EXERCISE MATERIAL Block Start
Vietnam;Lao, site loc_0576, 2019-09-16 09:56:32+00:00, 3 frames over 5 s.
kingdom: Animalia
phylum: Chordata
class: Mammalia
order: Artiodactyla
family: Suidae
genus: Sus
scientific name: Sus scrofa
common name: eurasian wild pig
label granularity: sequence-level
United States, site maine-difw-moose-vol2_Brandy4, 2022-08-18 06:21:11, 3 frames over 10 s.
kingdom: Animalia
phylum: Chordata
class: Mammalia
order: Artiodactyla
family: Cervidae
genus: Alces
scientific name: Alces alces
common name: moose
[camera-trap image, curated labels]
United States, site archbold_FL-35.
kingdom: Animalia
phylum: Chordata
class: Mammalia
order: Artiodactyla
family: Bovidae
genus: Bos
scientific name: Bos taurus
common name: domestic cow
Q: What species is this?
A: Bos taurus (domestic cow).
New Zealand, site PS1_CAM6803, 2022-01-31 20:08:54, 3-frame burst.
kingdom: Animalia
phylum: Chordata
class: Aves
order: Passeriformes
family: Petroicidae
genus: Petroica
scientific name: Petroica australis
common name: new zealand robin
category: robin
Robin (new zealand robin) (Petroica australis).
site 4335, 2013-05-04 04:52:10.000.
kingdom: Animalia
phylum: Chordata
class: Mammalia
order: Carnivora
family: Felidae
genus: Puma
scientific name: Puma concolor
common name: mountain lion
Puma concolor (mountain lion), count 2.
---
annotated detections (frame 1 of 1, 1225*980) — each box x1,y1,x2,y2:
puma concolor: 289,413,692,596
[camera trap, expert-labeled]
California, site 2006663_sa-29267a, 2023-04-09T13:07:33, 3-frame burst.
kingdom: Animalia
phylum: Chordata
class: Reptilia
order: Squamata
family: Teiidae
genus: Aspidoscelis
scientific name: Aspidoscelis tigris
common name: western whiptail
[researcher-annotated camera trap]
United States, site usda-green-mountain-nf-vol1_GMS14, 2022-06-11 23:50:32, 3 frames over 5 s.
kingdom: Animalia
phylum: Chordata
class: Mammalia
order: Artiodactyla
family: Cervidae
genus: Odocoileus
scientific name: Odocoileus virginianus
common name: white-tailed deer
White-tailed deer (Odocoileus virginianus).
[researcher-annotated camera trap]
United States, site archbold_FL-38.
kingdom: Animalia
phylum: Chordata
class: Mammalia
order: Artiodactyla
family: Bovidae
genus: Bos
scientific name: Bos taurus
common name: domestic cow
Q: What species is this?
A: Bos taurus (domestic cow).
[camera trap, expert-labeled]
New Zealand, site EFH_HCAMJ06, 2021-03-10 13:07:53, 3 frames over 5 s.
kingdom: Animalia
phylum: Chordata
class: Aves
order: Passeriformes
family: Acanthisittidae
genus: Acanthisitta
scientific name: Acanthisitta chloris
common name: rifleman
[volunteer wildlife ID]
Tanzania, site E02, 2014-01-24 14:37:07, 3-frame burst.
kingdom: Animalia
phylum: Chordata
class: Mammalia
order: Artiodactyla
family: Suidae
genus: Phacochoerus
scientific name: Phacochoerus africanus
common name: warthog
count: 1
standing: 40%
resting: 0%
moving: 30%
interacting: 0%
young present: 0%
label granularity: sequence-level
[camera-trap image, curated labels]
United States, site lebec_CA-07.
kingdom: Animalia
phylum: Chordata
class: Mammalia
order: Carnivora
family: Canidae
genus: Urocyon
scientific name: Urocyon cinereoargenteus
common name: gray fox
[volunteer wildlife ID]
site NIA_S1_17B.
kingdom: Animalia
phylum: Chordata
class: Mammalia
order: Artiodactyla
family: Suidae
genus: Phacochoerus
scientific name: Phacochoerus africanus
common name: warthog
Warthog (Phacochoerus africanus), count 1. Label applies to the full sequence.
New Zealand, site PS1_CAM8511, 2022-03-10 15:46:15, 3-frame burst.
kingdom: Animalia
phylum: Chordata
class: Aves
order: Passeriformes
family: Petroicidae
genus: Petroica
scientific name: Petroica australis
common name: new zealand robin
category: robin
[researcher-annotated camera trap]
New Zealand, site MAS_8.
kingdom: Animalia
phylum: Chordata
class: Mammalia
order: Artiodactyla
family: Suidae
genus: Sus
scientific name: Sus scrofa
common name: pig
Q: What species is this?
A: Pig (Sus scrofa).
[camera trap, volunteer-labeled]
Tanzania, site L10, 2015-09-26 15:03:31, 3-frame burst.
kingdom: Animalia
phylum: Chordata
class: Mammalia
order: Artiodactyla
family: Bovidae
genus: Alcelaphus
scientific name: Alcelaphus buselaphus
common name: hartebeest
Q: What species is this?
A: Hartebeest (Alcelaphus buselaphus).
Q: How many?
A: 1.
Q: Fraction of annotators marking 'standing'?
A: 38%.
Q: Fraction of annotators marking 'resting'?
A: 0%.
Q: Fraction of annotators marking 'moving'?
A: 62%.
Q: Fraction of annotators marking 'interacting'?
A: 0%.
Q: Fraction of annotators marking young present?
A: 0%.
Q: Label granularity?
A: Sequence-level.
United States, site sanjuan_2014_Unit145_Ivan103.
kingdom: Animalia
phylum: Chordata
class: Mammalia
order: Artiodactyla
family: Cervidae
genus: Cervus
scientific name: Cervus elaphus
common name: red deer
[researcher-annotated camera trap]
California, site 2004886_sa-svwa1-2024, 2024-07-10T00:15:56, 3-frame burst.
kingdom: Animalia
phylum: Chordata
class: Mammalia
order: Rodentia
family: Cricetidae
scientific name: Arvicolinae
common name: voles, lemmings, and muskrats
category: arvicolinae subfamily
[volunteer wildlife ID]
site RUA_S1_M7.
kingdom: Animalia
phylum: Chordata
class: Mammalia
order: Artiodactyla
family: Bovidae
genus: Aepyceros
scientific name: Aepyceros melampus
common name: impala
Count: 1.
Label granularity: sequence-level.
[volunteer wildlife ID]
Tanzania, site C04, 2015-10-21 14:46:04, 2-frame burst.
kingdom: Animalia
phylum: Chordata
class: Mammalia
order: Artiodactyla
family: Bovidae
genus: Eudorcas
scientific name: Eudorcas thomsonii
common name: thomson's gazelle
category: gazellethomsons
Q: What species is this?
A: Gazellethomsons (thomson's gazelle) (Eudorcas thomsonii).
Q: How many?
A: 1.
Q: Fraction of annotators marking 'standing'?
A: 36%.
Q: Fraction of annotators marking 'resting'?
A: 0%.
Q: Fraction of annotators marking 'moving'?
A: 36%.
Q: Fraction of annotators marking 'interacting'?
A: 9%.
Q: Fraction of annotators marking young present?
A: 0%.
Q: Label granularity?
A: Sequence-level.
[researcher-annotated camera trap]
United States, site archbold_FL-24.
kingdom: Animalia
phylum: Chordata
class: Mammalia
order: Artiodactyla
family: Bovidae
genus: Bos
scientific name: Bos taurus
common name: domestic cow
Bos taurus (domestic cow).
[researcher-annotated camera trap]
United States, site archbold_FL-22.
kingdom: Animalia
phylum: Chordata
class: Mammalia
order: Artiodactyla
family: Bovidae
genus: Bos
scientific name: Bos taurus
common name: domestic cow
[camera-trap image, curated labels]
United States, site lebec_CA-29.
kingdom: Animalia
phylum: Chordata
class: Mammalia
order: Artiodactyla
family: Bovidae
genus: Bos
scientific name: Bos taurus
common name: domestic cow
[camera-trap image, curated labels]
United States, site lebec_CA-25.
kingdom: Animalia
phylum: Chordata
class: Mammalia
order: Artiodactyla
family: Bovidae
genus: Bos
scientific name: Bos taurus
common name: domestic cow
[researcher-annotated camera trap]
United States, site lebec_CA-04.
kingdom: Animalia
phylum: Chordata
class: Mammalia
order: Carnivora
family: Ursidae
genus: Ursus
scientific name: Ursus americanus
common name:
EXERCISE MATERIAL Block End
Only an exact copy of the entries above will do.

Vietnam;Lao, site loc_0576, 2019-09-16 09:56:32+00:00, 3 frames over 5 s.
kingdom: Animalia
phylum: Chordata
class: Mammalia
order: Artiodactyla
family: Suidae
genus: Sus
scientific name: Sus scrofa
common name: eurasian wild pig
label granularity: sequence-level
United States, site maine-difw-moose-vol2_Brandy4, 2022-08-18 06:21:11, 3 frames over 10 s.
kingdom: Animalia
phylum: Chordata
class: Mammalia
order: Artiodactyla
family: Cervidae
genus: Alces
scientific name: Alces alces
common name: moose
[camera-trap image, curated labels]
United States, site archbold_FL-35.
kingdom: Animalia
phylum: Chordata
class: Mammalia
order: Artiodactyla
family: Bovidae
genus: Bos
scientific name: Bos taurus
common name: domestic cow
Q: What species is this?
A: Bos taurus (domestic cow).
New Zealand, site PS1_CAM6803, 2022-01-31 20:08:54, 3-frame burst.
kingdom: Animalia
phylum: Chordata
class: Aves
order: Passeriformes
family: Petroicidae
genus: Petroica
scientific name: Petroica australis
common name: new zealand robin
category: robin
Robin (new zealand robin) (Petroica australis).
site 4335, 2013-05-04 04:52:10.000.
kingdom: Animalia
phylum: Chordata
class: Mammalia
order: Carnivora
family: Felidae
genus: Puma
scientific name: Puma concolor
common name: mountain lion
Puma concolor (mountain lion), count 2.
---
annotated detections (frame 1 of 1, 1225*980) — each box x1,y1,x2,y2:
puma concolor: 289,413,692,596
[camera trap, expert-labeled]
California, site 2006663_sa-29267a, 2023-04-09T13:07:33, 3-frame burst.
kingdom: Animalia
phylum: Chordata
class: Reptilia
order: Squamata
family: Teiidae
genus: Aspidoscelis
scientific name: Aspidoscelis tigris
common name: western whiptail
[researcher-annotated camera trap]
United States, site usda-green-mountain-nf-vol1_GMS14, 2022-06-11 23:50:32, 3 frames over 5 s.
kingdom: Animalia
phylum: Chordata
class: Mammalia
order: Artiodactyla
family: Cervidae
genus: Odocoileus
scientific name: Odocoileus virginianus
common name: white-tailed deer
White-tailed deer (Odocoileus virginianus).
[researcher-annotated camera trap]
United States, site archbold_FL-38.
kingdom: Animalia
phylum: Chordata
class: Mammalia
order: Artiodactyla
family: Bovidae
genus: Bos
scientific name: Bos taurus
common name: domestic cow
Q: What species is this?
A: Bos taurus (domestic cow).
[camera trap, expert-labeled]
New Zealand, site EFH_HCAMJ06, 2021-03-10 13:07:53, 3 frames over 5 s.
kingdom: Animalia
phylum: Chordata
class: Aves
order: Passeriformes
family: Acanthisittidae
genus: Acanthisitta
scientific name: Acanthisitta chloris
common name: rifleman
[volunteer wildlife ID]
Tanzania, site E02, 2014-01-24 14:37:07, 3-frame burst.
kingdom: Animalia
phylum: Chordata
class: Mammalia
order: Artiodactyla
family: Suidae
genus: Phacochoerus
scientific name: Phacochoerus africanus
common name: warthog
count: 1
standing: 40%
resting: 0%
moving: 30%
interacting: 0%
young present: 0%
label granularity: sequence-level
[camera-trap image, curated labels]
United States, site lebec_CA-07.
kingdom: Animalia
phylum: Chordata
class: Mammalia
order: Carnivora
family: Canidae
genus: Urocyon
scientific name: Urocyon cinereoargenteus
common name: gray fox
[volunteer wildlife ID]
site NIA_S1_17B.
kingdom: Animalia
phylum: Chordata
class: Mammalia
order: Artiodactyla
family: Suidae
genus: Phacochoerus
scientific name: Phacochoerus africanus
common name: warthog
Warthog (Phacochoerus africanus), count 1. Label applies to the full sequence.
New Zealand, site PS1_CAM8511, 2022-03-10 15:46:15, 3-frame burst.
kingdom: Animalia
phylum: Chordata
class: Aves
order: Passeriformes
family: Petroicidae
genus: Petroica
scientific name: Petroica australis
common name: new zealand robin
category: robin
[researcher-annotated camera trap]
New Zealand, site MAS_8.
kingdom: Animalia
phylum: Chordata
class: Mammalia
order: Artiodactyla
family: Suidae
genus: Sus
scientific name: Sus scrofa
common name: pig
Q: What species is this?
A: Pig (Sus scrofa).
[camera trap, volunteer-labeled]
Tanzania, site L10, 2015-09-26 15:03:31, 3-frame burst.
kingdom: Animalia
phylum: Chordata
class: Mammalia
order: Artiodactyla
family: Bovidae
genus: Alcelaphus
scientific name: Alcelaphus buselaphus
common name: hartebeest
Q: What species is this?
A: Hartebeest (Alcelaphus buselaphus).
Q: How many?
A: 1.
Q: Fraction of annotators marking 'standing'?
A: 38%.
Q: Fraction of annotators marking 'resting'?
A: 0%.
Q: Fraction of annotators marking 'moving'?
A: 62%.
Q: Fraction of annotators marking 'interacting'?
A: 0%.
Q: Fraction of annotators marking young present?
A: 0%.
Q: Label granularity?
A: Sequence-level.
United States, site sanjuan_2014_Unit145_Ivan103.
kingdom: Animalia
phylum: Chordata
class: Mammalia
order: Artiodactyla
family: Cervidae
genus: Cervus
scientific name: Cervus elaphus
common name: red deer
[researcher-annotated camera trap]
California, site 2004886_sa-svwa1-2024, 2024-07-10T00:15:56, 3-frame burst.
kingdom: Animalia
phylum: Chordata
class: Mammalia
order: Rodentia
family: Cricetidae
scientific name: Arvicolinae
common name: voles, lemmings, and muskrats
category: arvicolinae subfamily
[volunteer wildlife ID]
site RUA_S1_M7.
kingdom: Animalia
phylum: Chordata
class: Mammalia
order: Artiodactyla
family: Bovidae
genus: Aepyceros
scientific name: Aepyceros melampus
common name: impala
Count: 1.
Label granularity: sequence-level.
[volunteer wildlife ID]
Tanzania, site C04, 2015-10-21 14:46:04, 2-frame burst.
kingdom: Animalia
phylum: Chordata
class: Mammalia
order: Artiodactyla
family: Bovidae
genus: Eudorcas
scientific name: Eudorcas thomsonii
common name: thomson's gazelle
category: gazellethomsons
Q: What species is this?
A: Gazellethomsons (thomson's gazelle) (Eudorcas thomsonii).
Q: How many?
A: 1.
Q: Fraction of annotators marking 'standing'?
A: 36%.
Q: Fraction of annotators marking 'resting'?
A: 0%.
Q: Fraction of annotators marking 'moving'?
A: 36%.
Q: Fraction of annotators marking 'interacting'?
A: 9%.
Q: Fraction of annotators marking young present?
A: 0%.
Q: Label granularity?
A: Sequence-level.
[researcher-annotated camera trap]
United States, site archbold_FL-24.
kingdom: Animalia
phylum: Chordata
class: Mammalia
order: Artiodactyla
family: Bovidae
genus: Bos
scientific name: Bos taurus
common name: domestic cow
Bos taurus (domestic cow).
[researcher-annotated camera trap]
United States, site archbold_FL-22.
kingdom: Animalia
phylum: Chordata
class: Mammalia
order: Artiodactyla
family: Bovidae
genus: Bos
scientific name: Bos taurus
common name: domestic cow
[camera-trap image, curated labels]
United States, site lebec_CA-29.
kingdom: Animalia
phylum: Chordata
class: Mammalia
order: Artiodactyla
family: Bovidae
genus: Bos
scientific name: Bos taurus
common name: domestic cow
[camera-trap image, curated labels]
United States, site lebec_CA-25.
kingdom: Animalia
phylum: Chordata
class: Mammalia
order: Artiodactyla
family: Bovidae
genus: Bos
scientific name: Bos taurus
common name: domestic cow
[researcher-annotated camera trap]
United States, site lebec_CA-04.
kingdom: Animalia
phylum: Chordata
class: Mammalia
order: Carnivora
family: Ursidae
genus: Ursus
scientific name: Ursus americanus
common name:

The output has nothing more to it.